» **Information shown**
= Beginning of Section =
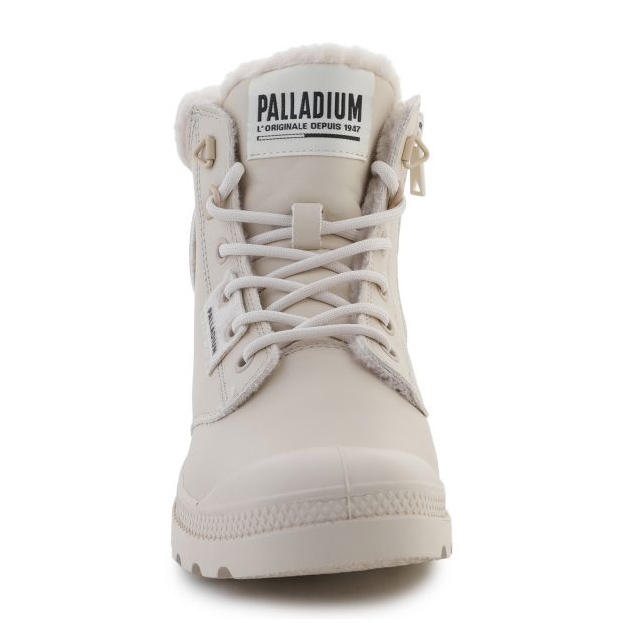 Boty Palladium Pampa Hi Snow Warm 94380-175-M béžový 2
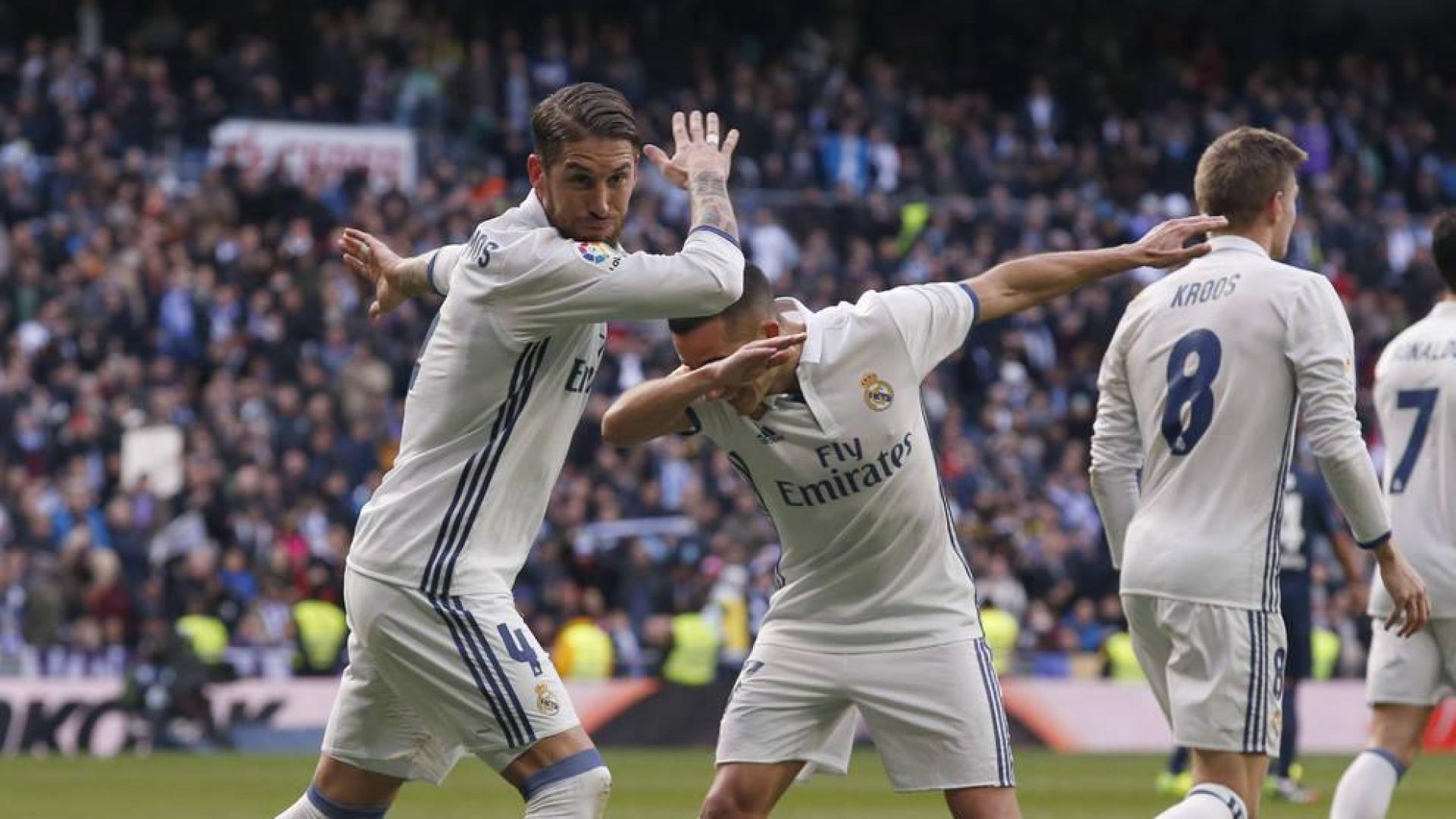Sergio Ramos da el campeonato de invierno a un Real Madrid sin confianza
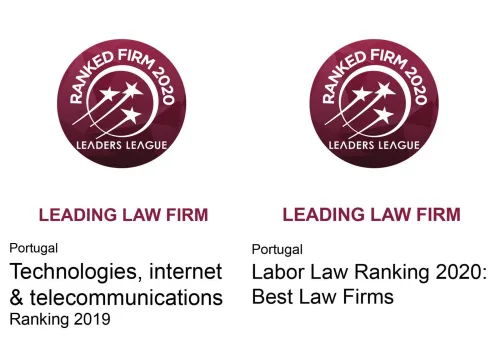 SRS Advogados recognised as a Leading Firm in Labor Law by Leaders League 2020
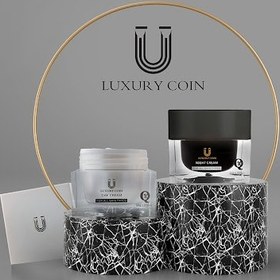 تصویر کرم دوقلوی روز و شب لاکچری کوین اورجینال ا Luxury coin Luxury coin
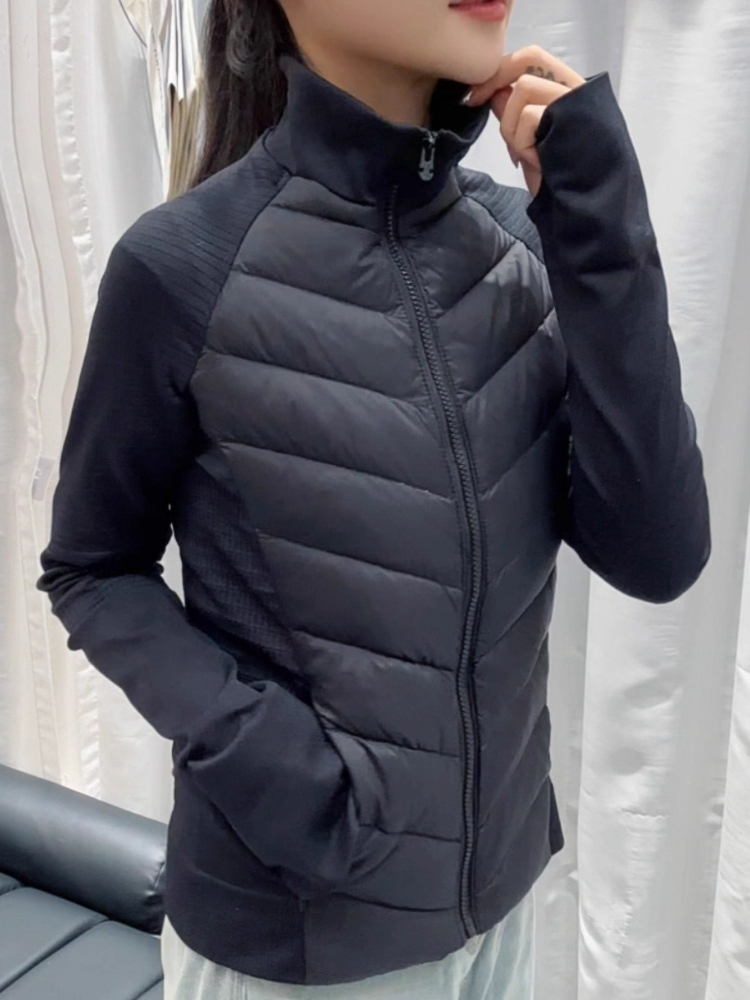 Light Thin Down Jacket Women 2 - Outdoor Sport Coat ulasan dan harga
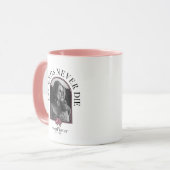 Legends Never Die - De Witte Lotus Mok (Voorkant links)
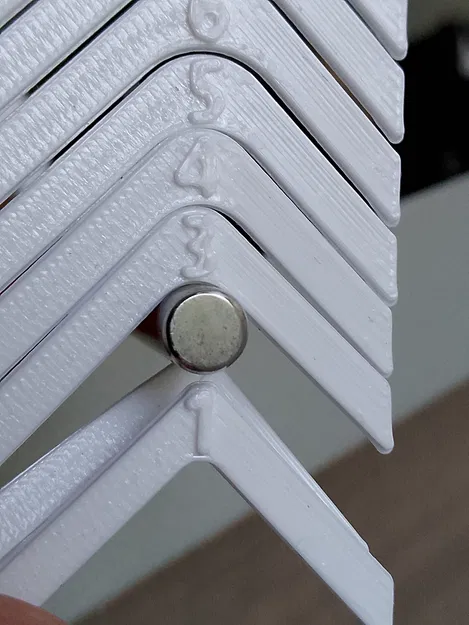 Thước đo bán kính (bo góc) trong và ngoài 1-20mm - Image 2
= End of Section =
= Beginning of Section =
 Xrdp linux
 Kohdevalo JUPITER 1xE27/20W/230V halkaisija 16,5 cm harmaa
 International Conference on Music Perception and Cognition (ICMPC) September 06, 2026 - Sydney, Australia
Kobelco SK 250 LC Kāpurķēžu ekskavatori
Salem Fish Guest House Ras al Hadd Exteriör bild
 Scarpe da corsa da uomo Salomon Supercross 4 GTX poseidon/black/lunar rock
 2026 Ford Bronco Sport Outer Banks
= End of Section =
= Beginning of Section =
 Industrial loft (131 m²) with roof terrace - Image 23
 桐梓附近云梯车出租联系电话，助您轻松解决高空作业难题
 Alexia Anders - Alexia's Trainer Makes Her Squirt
= End of Section =
» **Work instructions**
Quote the rows word for word, starting at the row that contains "Boty Palladium Pampa" and ending at the row that contains "Thước đo bán", and leave the picture markers out.

» **Answer space**
 Boty Palladium Pampa Hi Snow Warm 94380-175-M béžový 2
Sergio Ramos da el campeonato de invierno a un Real Madrid sin confianza
 SRS Advogados recognised as a Leading Firm in Labor Law by Leaders League 2020
 تصویر کرم دوقلوی روز و شب لاکچری کوین اورجینال ا Luxury coin Luxury coin
 Light Thin Down Jacket Women 2 - Outdoor Sport Coat ulasan dan harga
 Legends Never Die - De Witte Lotus Mok (Voorkant links)
 Thước đo bán kính (bo góc) trong và ngoài 1-20mm - Image 2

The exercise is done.